The examiner will evaluate spontaneous activity of the muscle by instructing the patient to relax the limb as much as possible. Insertional activity is the response that occurs when the needle is inserted into the muscle. A burst of spike potential occurs up to 100–300 ms after the conclusion of needle motion. A prolonged time of insertional activity can be a sign of neuromuscular disease, while a decreased insertional activity time may indicate loss of muscle tissue. There is normally no electrical activity in resting muscle. However, there can be normal spontaneous activity if the needle electrode is near a motor end plate. Abnormal spontaneous activity includes fibrillation potentials and positive sharp waves, which are seen if the muscle fiber membrane is electrically unstable. Fibrillations occur when the muscle fiber loses continuity with its motor nerve, thus allowing for spontaneous depolarization. They are associated with lower motor neuron diseases such as radiculopathies, neuropathies, and anterior horn cell pathology, as well as myopathies, hypokalemia, and hyperkalemia. Fibrillations have been reported in cases of spinal cord injury as well, though this is controversial [3]. Positive sharp waves are associated with the same disorders as fibrillations.

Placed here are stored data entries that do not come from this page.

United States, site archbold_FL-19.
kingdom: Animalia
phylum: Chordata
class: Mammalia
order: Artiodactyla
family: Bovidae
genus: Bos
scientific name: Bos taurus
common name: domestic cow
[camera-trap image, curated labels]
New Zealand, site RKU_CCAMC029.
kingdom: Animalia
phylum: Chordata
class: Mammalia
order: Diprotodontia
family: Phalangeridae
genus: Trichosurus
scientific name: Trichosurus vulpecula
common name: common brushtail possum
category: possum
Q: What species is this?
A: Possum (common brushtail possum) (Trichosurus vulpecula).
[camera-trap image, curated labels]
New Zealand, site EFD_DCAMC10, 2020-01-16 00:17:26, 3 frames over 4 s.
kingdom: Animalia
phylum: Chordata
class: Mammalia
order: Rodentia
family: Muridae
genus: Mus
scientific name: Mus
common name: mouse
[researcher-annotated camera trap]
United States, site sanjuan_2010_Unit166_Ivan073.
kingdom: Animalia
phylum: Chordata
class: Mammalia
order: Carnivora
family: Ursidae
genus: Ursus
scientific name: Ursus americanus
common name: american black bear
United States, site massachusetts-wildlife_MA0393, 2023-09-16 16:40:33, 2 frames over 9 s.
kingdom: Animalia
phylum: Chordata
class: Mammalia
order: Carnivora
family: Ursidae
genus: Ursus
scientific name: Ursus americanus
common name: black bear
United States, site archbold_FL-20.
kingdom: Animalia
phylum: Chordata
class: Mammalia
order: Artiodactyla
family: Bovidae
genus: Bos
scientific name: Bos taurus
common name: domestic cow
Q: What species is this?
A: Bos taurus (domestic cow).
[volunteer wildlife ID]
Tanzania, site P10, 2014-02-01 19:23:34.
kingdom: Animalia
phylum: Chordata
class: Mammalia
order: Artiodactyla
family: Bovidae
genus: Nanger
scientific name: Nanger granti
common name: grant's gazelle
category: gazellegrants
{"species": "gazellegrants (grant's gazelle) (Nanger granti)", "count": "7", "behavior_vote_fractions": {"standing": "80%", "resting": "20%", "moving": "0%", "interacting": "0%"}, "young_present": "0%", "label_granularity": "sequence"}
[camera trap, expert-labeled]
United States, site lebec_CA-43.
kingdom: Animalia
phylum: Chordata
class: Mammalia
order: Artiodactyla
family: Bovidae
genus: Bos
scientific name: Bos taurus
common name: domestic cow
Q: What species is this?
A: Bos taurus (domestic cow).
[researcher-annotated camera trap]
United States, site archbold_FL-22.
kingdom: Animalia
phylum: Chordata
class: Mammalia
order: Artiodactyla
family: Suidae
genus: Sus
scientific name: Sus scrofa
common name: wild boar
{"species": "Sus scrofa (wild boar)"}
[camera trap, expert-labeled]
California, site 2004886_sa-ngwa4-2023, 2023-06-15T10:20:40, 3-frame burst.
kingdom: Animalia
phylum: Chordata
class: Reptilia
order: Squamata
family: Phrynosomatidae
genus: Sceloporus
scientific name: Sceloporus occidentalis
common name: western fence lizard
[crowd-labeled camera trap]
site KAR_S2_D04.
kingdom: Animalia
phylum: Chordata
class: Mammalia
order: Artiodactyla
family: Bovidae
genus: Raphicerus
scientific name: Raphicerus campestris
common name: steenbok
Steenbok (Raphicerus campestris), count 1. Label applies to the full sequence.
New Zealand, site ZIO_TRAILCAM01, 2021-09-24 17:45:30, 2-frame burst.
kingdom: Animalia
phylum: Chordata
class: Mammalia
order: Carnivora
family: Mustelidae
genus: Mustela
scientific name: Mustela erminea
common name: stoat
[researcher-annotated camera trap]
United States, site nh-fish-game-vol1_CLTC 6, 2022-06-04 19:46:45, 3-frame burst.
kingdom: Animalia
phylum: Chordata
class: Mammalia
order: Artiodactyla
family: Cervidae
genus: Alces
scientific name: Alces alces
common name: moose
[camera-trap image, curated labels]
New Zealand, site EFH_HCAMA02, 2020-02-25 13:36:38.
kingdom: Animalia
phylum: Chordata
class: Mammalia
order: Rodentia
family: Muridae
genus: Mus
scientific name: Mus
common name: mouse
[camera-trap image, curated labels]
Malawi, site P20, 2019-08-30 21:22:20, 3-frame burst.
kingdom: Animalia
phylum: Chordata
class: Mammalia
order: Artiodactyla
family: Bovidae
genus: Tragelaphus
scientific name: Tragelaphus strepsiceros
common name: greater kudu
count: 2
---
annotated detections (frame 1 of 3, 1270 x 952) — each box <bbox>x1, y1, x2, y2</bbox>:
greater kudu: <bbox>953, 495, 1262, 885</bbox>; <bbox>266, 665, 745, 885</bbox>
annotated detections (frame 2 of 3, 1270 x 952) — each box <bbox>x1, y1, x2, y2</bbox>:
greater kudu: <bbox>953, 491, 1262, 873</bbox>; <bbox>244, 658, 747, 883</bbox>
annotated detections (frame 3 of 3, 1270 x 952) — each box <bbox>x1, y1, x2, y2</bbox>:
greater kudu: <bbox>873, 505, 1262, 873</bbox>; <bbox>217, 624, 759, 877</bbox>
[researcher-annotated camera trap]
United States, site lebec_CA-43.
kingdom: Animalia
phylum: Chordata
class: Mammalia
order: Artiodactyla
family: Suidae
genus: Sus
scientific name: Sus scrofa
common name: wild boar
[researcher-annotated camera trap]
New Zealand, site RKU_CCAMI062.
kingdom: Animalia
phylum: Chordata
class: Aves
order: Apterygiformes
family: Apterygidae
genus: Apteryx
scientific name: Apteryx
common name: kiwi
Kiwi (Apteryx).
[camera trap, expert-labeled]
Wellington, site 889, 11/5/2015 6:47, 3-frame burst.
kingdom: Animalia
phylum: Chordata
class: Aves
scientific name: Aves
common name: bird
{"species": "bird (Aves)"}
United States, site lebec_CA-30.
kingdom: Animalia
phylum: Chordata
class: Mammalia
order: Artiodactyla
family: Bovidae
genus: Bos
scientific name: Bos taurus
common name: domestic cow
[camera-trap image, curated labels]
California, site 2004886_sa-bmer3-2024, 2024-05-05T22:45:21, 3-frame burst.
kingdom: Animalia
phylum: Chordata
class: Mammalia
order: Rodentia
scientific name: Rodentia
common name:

Somatosensory Evoked Potentials

Somatosensory evoked potentials (SSEPs) are a technique to evaluate the function of the ascending spinal tract. They are obtained by stimulating a peripheral nerve, usually the median or ulnar at the wrist or the tibial or peroneal at the ankle, and recording the response from the patient’s scalp. They are often used intraoperatively to monitor spinal cord function. SSEPs can evaluate the function of the distal and proximal peripheral nervous system, as well as the spinal cord and brain, since the potentials are carried by sensory nerves peripherally and by the dorsal column-lemniscal system centrally. They have been reported to be of some use in determining ambulation outcomes [4]. Iseli et al. discovered that patients with ischemic spinal cord injury had similar motor and sensory deficits as patients with traumatic spinal cord injury. Both groups also had pathological SSEP recordings [5]. It is important to remember that inhalational anesthetic agents decrease response to SSEP. When general anesthesia is needed for testing, total intravenous anesthesia(TIVA) is preferred to limit confounding factors and increase accuracy. A combination of propofol and remifentanil has been shown to cause less decrease in cortical SSEP than desflurane and remifentanil [6]. SSEPs can also be used intraoperatively for neurovascular cases to predict postprocedural neurological deficits and guide interventions during procedures [7, 8]. When SSEP, motor evoked potentials, and nerve conduction studies are added to International Standards for Neurological Classification of Spinal Cord Injury, they provide invaluable information that helps clinicians guide treatment and predict long-term prognosis.

This chapter reviews the most common and relevant modalities available to ascertain potential spinal cord pathology by electrophysiological assessment. When coupled with radiographic findings, electrophysiologic testing increases accuracy and allows clinicians to formulate better treatment plans for patients. Electrophysiologic testing also has the ability to detect neuronal pathology even when gold-standard radiographic studies like MRI do not show obvious lesions. As technology continues to evolve at a rapid pace, novel techniques will continue to improve medical decision-making and enhance patient care.